START SELECTED PASSAGE
Threshold Media Corp. v. Relativity Media, LLC, No. CV
10-09318, 2013 WL 11287701 (C.D. Cal. Mar. 15, 2013)

 

Older case that just popped up in my Westclip search;
blogging because it’s still interesting after three years.  Threshold sued Relativity for infringing its
copyright in two sound recordings by using portions in Relativity’s film Catfish. 
The recordings were of the same song, “All Downhill from Here,” as a
duet by Amy Kuney and Tim Myers.  The
studio version is 3:29 in length, and the acoustic version is 3:09.  Catfish
was a “reality thriller” filmed in documentary style.  It followed Yaniv Schulman, a 24–year–old
photographer who lives in New York City, as he developed an online friendship
with Abby, an eight-year-old girl in Ishpeming, Michigan, her mother Angela,
and several of their family and friends, especially Abby’s 19–year–old
half-sister, Megan. Yaniv’s brother, Ariel, and their friend Henry Joost filmed
Catfish.

 

The film begins as Abby and Yaniv have been corresponding
because of paintings Abby created based on Yaniv’s photos, which she saw in a
newspaper article.  Yaniv thinks that
Megan “has a big crush” on him; she writes and records a song for Yaniv, which
is played while Yaniv discusses it.  They
flirt online. 


In the first use, Megan (using IM) says she’ll take requests and record a
song.  Yaniv asks for “Tennessee Stud.”
She emails Yaniv an acoustic recording, which Yaniv plays while he, Ariel, and
Henry discuss how impressed they are with her talent.  Angela also posted copies of songs purportedly
recorded by her and Megan. “Yaniv clicks on a song entitled ‘Downhill,’ and the
Acoustic Recording is heard playing from his computer for approximately 19
seconds–from the beginning of the song until partway through the third line of
the introductory verse.”  With the music
in the background, “Ariel and Henry tell Yaniv to let Megan know how much they
love her songs, and Yaniv is shown typing this into an instant message.”

 

In the second use, “Ariel begins singing along with the
music before it cuts out, continuing for a few seconds afterward, for a total
of approximately 16 seconds.”  The third
use is ominous: Ariel googles “ ‘its [sic] all downhill from here’ song” and
the film cuts to a shot of an audio player playing “All Downhill From Here / BY
Amy Kuney [featuring] Tim Myers / ON One Tree Hill.”  The studio recording plays for 28 seconds
total; after 8 seconds, Yaniv and Ariel discuss the similarities, but Ariel
says that Angela’s is better. Yaniv and Ariel discuss Megan’s failure to
attribute the source:

 

Ariel: All right. Listen, you can’t
hold it against her. She didn’t say, “Hey, I wrote this song.”

Yaniv: It doesn’t matter, it’s just
still–yeah.

Ariel: Yeah. And still, her voice
is ten times better than this girl. And she’s clearly an artist because that
came from a deep– from deep expression and feeling.

Yaniv: And she found a song, kind
of obscure.

Ariel: She covered a song, yeah.
People make careers out of that.

Yaniv: Yeah.
END SELECTED PASSAGE
Retype the part of the Catfish copyright case summary that opens with the words containing "Yaniv: It doesn’t" and closes with "out of that.". The listing comes from a different source than this text.
START RECORDED DATA
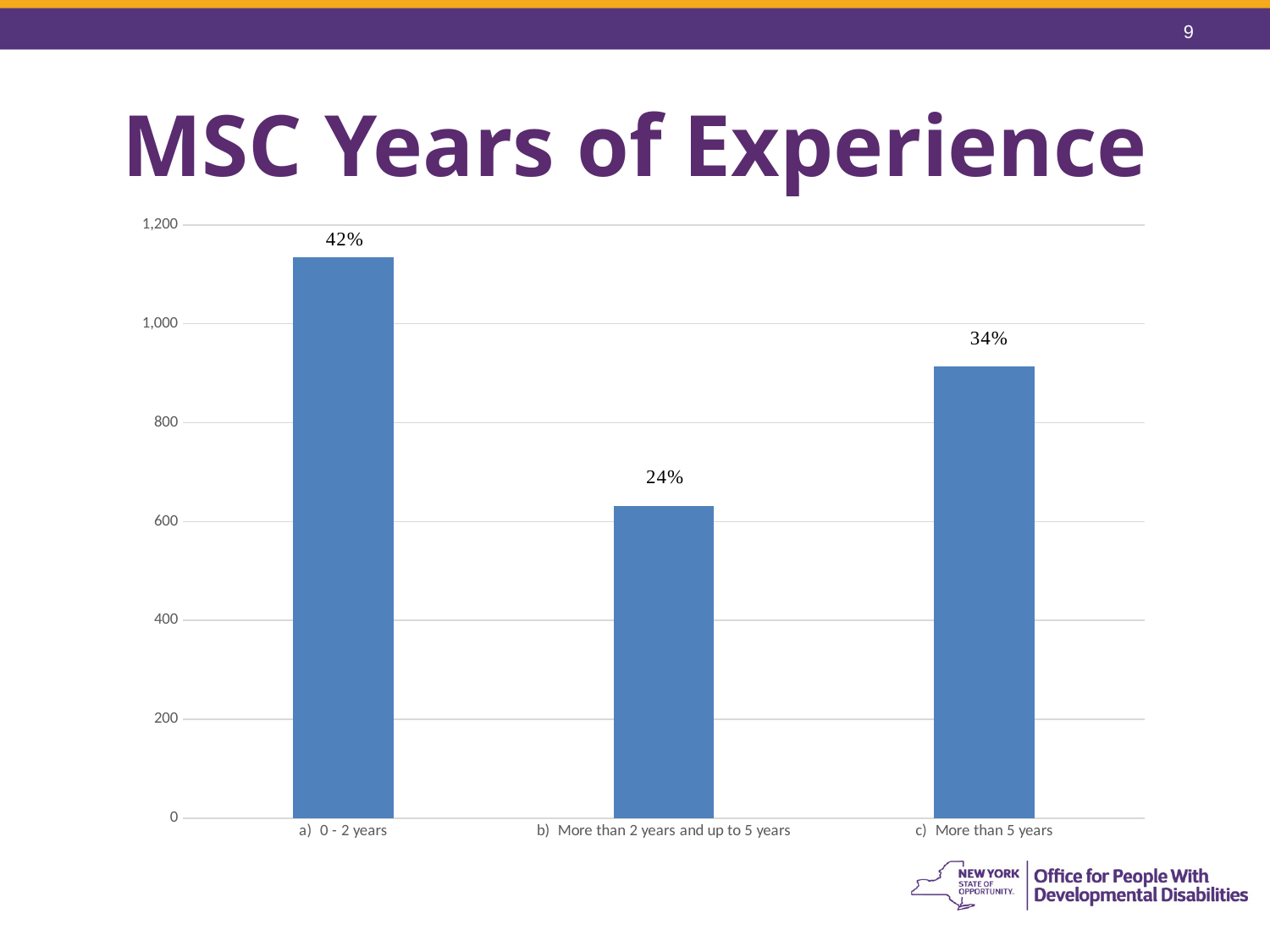
What percentage label is shown on the bar for "c) More than 5 years"? 34% What is the difference in percentage points between the labels for "a) 0 - 2 years" and "b) More than 2 years and up to 5 years"? 18 Which years-of-experience category has the tallest bar? a) 0 - 2 years Is the value for "b) More than 2 years and up to 5 years" greater or less than 800? less What percentage label is shown on the bar for "b) More than 2 years and up to 5 years"? 24% What percentage label is shown on the bar for "a) 0 - 2 years"? 42% Which years-of-experience category has the shortest bar? b) More than 2 years and up to 5 years Is the value for "c) More than 5 years" greater or less than 800? greater How many categories are shown on the x axis of the chart? 3 What type of chart is shown on the slide? Bar chart Is the value for "a) 0 - 2 years" greater or less than 1,000? greater Which bar is taller: "c) More than 5 years" or "b) More than 2 years and up to 5 years"? c) More than 5 years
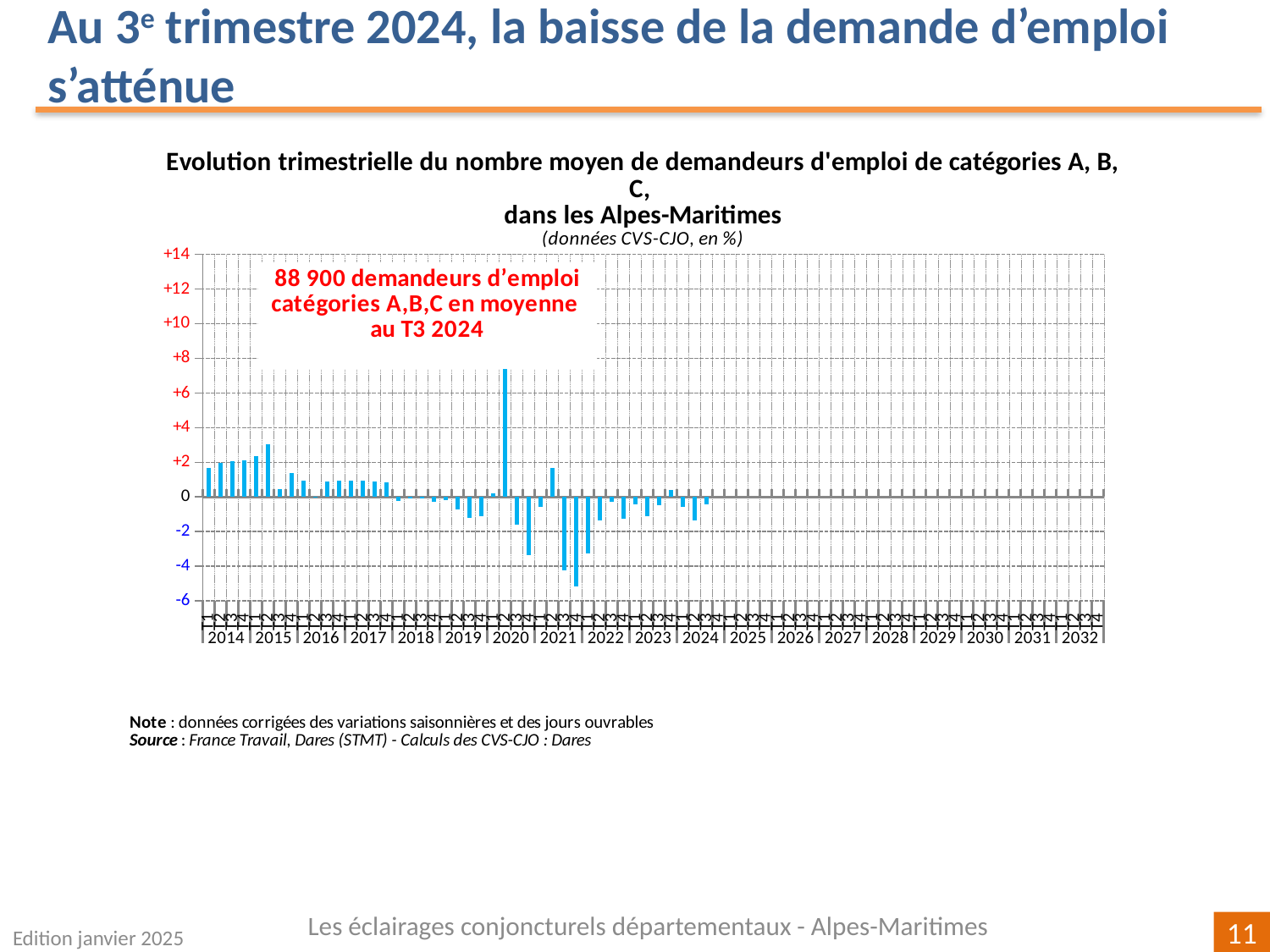
How many years are labelled on the horizontal axis of the chart? 19 In which year does the tallest (highest) bar of the chart occur? 2020 What is the highest value shown on the vertical axis? +14 According to the text box on the chart, how many job seekers in categories A, B, C were there on average in T3 2024? 88 900 Is the value of the tallest bar in 2020 greater or less than +6? greater Are the bars in 2014 mostly positive or negative? Positive What kind of chart is shown on the slide? Bar chart In which year does the lowest (most negative) bar of the chart occur? 2021 Which is larger: the tallest bar in 2020 or the tallest bar in 2015? The tallest bar in 2020 Is the value of the tallest bar in 2015 greater or less than +2? greater Is the value of the lowest bar in 2021 greater or less than -4? less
END RECORDED DATA
■ ANSWER SPACE
Yaniv: It doesn’t matter, it’s just
still–yeah.

Ariel: Yeah. And still, her voice
is ten times better than this girl. And she’s clearly an artist because that
came from a deep– from deep expression and feeling.

Yaniv: And she found a song, kind
of obscure.

Ariel: She covered a song, yeah.
People make careers out of that.